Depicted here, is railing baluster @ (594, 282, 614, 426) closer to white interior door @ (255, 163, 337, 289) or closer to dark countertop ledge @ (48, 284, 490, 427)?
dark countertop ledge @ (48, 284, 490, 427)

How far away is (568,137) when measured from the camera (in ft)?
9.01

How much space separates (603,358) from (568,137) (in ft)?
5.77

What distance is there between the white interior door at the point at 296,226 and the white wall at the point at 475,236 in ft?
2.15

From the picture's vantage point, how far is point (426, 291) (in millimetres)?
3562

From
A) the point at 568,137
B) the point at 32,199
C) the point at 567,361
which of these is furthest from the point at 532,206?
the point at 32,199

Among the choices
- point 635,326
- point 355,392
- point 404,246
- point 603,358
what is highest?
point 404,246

**WRITTEN EXERCISE:** Extract all of the material above word for word, keeping every line unchanged and in its original order.

**ANSWER:**
Depicted here, is railing baluster @ (594, 282, 614, 426) closer to white interior door @ (255, 163, 337, 289) or closer to dark countertop ledge @ (48, 284, 490, 427)?
dark countertop ledge @ (48, 284, 490, 427)

How far away is (568,137) when measured from the camera (in ft)?
9.01

How much space separates (603,358) from (568,137) (in ft)?
5.77

What distance is there between the white interior door at the point at 296,226 and the white wall at the point at 475,236 in ft?
2.15

From the picture's vantage point, how far is point (426, 291) (in millimetres)?
3562

From
A) the point at 568,137
B) the point at 32,199
C) the point at 567,361
which of these is furthest from the point at 532,206?
the point at 32,199

Among the choices
- point 635,326
- point 355,392
- point 404,246
- point 603,358
what is highest?
point 404,246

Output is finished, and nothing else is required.